What the task asks:
Starting at the line that contains "purple-orange hair wrap" and stopping at the line that contains "Eastern Tabletop 3914GS", restate each line of the records below exactly. Omit the pictures.

Material for this exercise:
····················

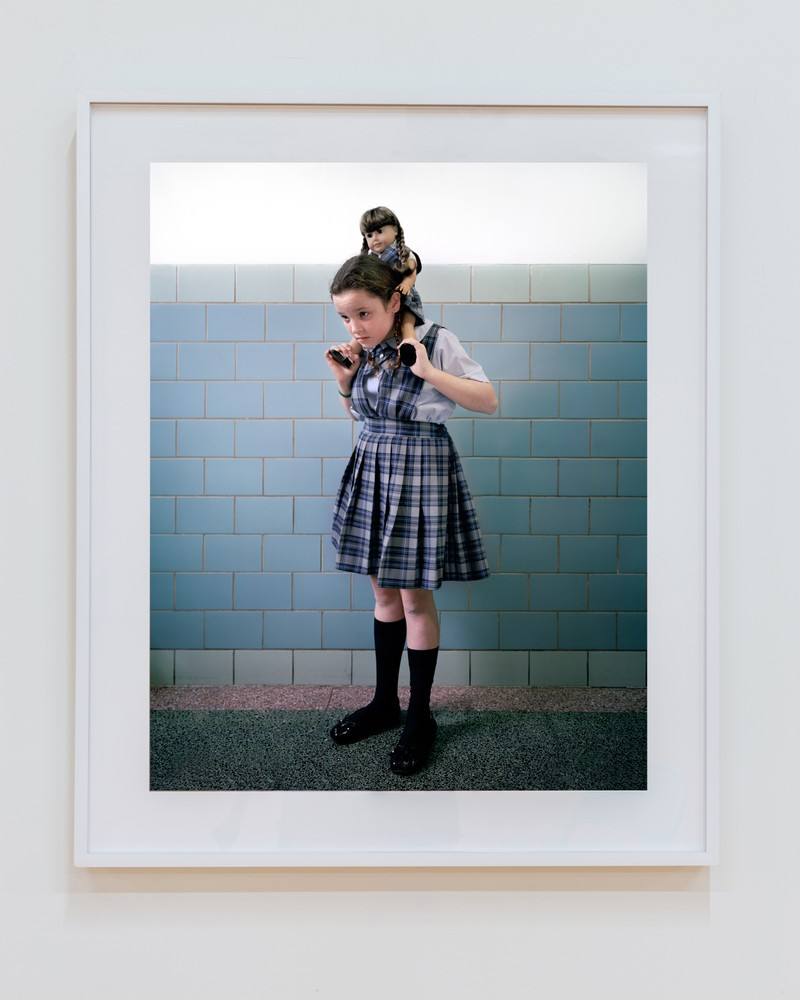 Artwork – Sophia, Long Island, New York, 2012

····················

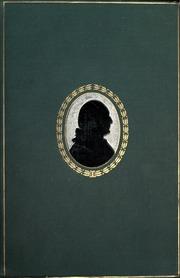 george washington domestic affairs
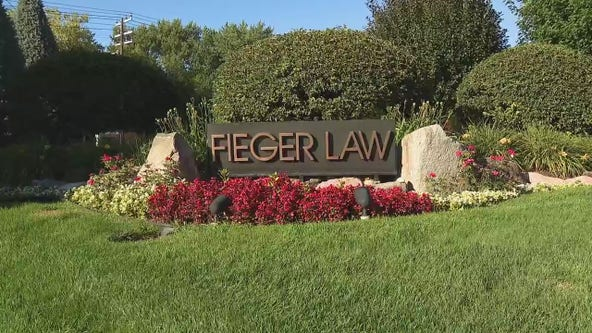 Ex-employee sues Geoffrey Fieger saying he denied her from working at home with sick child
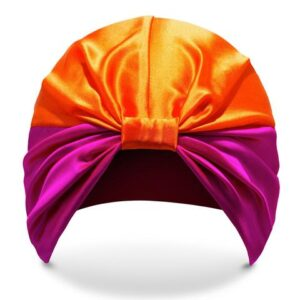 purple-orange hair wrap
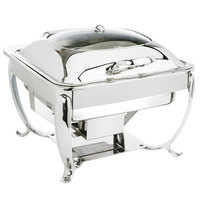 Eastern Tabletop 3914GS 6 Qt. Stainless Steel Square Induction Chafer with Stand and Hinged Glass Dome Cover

····················

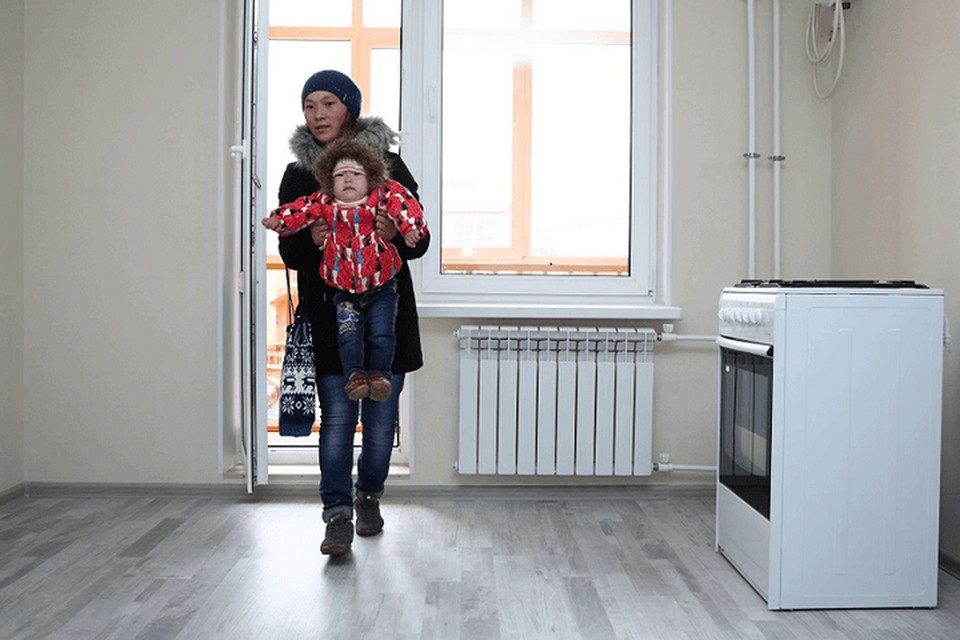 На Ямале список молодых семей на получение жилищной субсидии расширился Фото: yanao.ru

····················

Response to this task:
 purple-orange hair wrap
 Eastern Tabletop 3914GS 6 Qt. Stainless Steel Square Induction Chafer with Stand and Hinged Glass Dome Cover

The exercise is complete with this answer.